### [What this task involves]
In the column below on early Christian community and economic justice, what position does Fessahaye Mebrahtu hold?

### [Excerpt to read]

☆ ☆ ☆ ☆ ☆

FESSAHAYE MEBRAHTU

SPECIAL TO THE CATHOLIC HERALD

The Scripture readings of the Easter Season help us reflect on how early Christians took their faith seriously by living the commands of Jesus to “Love one another as I have loved you.” The Acts of the Apostles narrates how such demands of faith are lived for others to admire, “See how they love one another.”

Fessahaye Mebrahtu

The witness of love attracted people to join the apostolic community. The lifestyle and community living was unusual, almost revolutionary, to the status quo. However, the lifestyle of the new community was an expression of a deeper meaning – a new relationship across traditional boundaries that divided communities by language, ethnicity and regions. They were coming together as equals made in the image and likeness of God. This was a community that took “the fear of God” as its primordial wisdom.

In a capitalist culture, owning property is sacrosanct and “prosperity Gospel” is ordained by the Divine for those God favored. Even owning a human person in slavery as property was interpreted in the same vein as ordained by God. Therefore, egalitarian and equitable lifestyle – “sharing of their goods each according to their needs and no one had unmet needs” – has been considered unnatural and even un-American. We justify hoarding resources, leaving our fellow citizens in abject poverty, depriving their basic needs and degrading their human dignity. Witnessing the lines of people to receive food and seeing parents with children in their hands, to let them go empty handed is an abomination in a country that wastes up to 60 percent of its food.

The faith demands in our time are no different from the apostolic community. The command of love endures forever without favoritism or exclusion of anyone. Our faith demand is on how we respond to such inclusion, looking after our brothers and sisters who are in need. Informed by our faith, we are moved into action, providing a safety net so that no one would be needy in the land of plenty. We are stewards of God’s gift; not hoarders of the riches and resources. Such gains of wealth are, in many instances, the fruits of exploitation and unjust labor practices and impoverishing wages. Even though stating this might be counter to our capitalist culture, it is our prophetic duty to call for equity and justice.

It is risky to be counterculture in any society, especially in the USA, when one brings the question of equity and social justice. There are individuals and entities who interpret these words as anti-American and code words for Chinese-style communism or Cuban totalitarian socialism. Advocating for a social safety net is interpreted as promoting dependency on government welfare, often targeting minority communities as “playing the system.” The scheme is to divide and conquer in order to continue disenfranchising the poor. Color-line and ethnic divides presented as irreconcilable issues are distractive tactics lest the poor of all colors unite and demand for living wages and a life-sustaining lifestyle. Our faith informs us to develop a culture of life – from conception to natural death. If we do not have life-sustaining policies, our “pro-life” slogans become meaningless noise.

COVID-19 has exposed the weakness of our social safety-net system as our political system scrambles to react to a pandemic that caught us off guard. We have ample examples that people died to avoid bone-crushing medical bills. We let people choose between paying for food or medication – too poor to afford both. We exclude the undocumented from accessing medical treatment, risking our own public health, as if contagious disease will distinguish between a legal and illegal person. A nation that prides itself on its Judeo-Christian foundation and fights to display the Ten-Commandments in the public space, is short of recognizing the justice and equity the Hebrew prophets preached. The egalitarian lifestyle the apostolic church lived is the real foundation of our faith; demanding us to love one another as God has loved us.

Fessahaye Mebrahtu is the Director of Black Catholic and Ethnic Ministries for the Archdiocese of Milwaukee.

☆ ☆ ☆ ☆ ☆

### [Records shown]
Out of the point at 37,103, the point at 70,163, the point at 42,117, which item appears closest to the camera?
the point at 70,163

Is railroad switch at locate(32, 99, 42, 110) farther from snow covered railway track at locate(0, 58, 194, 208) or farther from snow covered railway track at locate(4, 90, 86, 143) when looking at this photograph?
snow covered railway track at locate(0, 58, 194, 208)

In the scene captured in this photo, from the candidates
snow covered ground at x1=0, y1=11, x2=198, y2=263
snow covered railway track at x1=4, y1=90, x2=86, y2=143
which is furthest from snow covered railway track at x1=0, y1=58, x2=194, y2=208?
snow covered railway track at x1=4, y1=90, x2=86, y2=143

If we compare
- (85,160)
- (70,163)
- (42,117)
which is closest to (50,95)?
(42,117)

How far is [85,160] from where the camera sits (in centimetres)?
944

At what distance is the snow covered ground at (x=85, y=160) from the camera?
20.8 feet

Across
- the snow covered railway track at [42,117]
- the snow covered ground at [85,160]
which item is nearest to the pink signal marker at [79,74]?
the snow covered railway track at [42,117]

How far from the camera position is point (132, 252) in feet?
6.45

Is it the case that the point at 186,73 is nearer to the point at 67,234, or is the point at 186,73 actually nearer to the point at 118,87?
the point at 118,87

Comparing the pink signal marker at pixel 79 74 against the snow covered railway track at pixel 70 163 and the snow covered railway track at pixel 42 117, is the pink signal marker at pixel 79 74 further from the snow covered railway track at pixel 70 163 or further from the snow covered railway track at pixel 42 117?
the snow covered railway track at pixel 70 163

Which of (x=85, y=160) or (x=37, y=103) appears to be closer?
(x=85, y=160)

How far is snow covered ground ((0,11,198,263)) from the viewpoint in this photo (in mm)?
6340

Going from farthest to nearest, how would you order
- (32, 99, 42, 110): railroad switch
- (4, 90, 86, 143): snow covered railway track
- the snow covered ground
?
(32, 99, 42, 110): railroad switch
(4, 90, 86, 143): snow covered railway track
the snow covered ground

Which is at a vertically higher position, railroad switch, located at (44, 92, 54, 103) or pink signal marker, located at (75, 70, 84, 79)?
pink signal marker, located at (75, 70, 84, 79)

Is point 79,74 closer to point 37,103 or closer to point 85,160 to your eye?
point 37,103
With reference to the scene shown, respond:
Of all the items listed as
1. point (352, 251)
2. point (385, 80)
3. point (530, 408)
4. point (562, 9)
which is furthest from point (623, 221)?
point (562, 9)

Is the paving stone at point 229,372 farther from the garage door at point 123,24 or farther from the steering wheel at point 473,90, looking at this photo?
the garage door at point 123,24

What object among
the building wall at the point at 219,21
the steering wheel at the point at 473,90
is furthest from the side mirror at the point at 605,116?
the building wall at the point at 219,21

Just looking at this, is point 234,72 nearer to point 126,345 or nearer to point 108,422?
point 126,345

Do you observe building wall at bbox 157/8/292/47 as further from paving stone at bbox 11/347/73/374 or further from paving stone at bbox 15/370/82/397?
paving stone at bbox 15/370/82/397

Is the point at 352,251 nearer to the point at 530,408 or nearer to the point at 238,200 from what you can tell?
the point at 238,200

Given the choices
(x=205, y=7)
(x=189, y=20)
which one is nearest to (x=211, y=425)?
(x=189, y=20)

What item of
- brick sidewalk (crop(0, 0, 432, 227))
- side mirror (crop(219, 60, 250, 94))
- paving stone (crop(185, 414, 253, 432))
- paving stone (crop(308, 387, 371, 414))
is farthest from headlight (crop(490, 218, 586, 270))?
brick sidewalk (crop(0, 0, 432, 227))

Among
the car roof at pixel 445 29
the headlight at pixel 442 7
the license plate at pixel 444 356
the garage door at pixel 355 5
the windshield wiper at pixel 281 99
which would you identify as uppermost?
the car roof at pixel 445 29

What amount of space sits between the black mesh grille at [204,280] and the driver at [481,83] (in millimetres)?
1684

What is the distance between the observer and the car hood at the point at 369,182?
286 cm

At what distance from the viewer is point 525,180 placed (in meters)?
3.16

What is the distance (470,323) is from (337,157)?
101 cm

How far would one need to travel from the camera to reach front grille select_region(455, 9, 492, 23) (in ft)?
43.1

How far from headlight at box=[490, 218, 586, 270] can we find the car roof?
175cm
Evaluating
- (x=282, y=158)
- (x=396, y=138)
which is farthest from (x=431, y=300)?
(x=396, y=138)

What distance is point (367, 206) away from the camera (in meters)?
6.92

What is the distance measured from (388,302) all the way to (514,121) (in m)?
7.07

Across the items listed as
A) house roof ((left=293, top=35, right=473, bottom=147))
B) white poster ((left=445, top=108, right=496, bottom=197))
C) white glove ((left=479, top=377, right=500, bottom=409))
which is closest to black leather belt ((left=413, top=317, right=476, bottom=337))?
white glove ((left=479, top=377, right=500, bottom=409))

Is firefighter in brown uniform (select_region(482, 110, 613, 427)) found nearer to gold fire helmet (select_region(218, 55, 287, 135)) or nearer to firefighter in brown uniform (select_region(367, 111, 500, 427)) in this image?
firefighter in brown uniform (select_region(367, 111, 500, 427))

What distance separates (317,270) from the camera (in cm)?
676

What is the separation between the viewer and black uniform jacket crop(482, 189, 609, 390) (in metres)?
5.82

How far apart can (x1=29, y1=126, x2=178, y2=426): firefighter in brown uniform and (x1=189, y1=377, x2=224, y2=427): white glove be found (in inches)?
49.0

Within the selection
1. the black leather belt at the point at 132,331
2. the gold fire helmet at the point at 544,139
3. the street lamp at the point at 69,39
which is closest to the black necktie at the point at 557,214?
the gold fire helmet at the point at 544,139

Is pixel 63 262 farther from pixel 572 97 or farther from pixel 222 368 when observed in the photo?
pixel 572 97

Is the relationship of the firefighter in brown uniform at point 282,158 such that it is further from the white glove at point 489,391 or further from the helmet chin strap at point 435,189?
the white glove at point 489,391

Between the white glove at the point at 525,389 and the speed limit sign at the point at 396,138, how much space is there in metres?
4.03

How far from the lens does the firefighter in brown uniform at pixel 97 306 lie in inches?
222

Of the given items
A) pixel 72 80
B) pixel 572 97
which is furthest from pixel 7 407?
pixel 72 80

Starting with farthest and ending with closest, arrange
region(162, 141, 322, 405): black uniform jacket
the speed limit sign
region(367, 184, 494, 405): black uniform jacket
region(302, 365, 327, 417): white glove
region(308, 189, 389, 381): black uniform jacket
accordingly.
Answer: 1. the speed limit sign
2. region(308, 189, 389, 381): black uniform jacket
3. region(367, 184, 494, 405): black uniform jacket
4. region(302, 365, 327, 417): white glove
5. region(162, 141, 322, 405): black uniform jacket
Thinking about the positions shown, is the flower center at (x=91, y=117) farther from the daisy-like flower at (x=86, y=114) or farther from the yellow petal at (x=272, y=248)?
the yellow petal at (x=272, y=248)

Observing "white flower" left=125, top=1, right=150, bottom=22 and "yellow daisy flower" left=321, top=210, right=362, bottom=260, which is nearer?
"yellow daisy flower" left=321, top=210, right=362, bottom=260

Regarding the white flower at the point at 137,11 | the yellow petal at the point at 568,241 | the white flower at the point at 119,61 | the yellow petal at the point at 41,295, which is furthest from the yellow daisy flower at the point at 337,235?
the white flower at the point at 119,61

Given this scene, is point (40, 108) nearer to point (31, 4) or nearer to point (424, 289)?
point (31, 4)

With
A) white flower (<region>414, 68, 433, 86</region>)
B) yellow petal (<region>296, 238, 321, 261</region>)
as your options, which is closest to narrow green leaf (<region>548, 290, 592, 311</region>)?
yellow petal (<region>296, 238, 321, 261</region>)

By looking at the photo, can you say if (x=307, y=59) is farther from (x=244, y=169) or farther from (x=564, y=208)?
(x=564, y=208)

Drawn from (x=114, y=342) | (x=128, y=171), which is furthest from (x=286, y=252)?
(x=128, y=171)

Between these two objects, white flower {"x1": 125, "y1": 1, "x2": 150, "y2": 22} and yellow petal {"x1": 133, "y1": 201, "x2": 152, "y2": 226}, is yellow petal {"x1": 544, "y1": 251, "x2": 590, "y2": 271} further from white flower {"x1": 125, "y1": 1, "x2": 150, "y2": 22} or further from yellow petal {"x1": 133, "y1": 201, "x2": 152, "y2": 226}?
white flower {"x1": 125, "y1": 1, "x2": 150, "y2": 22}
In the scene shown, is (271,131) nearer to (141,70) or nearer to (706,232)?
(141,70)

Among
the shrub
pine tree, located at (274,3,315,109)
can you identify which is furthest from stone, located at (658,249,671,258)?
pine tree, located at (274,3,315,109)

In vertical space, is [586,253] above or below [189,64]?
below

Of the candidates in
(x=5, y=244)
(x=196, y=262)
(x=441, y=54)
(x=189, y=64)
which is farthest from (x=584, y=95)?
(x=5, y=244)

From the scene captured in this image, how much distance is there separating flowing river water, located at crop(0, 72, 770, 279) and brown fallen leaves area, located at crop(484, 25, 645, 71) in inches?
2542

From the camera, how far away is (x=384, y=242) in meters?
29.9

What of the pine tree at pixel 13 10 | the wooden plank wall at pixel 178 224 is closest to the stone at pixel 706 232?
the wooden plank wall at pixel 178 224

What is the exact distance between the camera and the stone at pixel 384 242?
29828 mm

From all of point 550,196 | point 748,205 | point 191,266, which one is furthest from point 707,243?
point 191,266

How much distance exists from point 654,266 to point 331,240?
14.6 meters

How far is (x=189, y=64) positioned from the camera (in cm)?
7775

☆ ☆ ☆ ☆ ☆

### [Solution to this problem]
Director of Black Catholic and Ethnic Ministries for the Archdiocese of Milwaukee.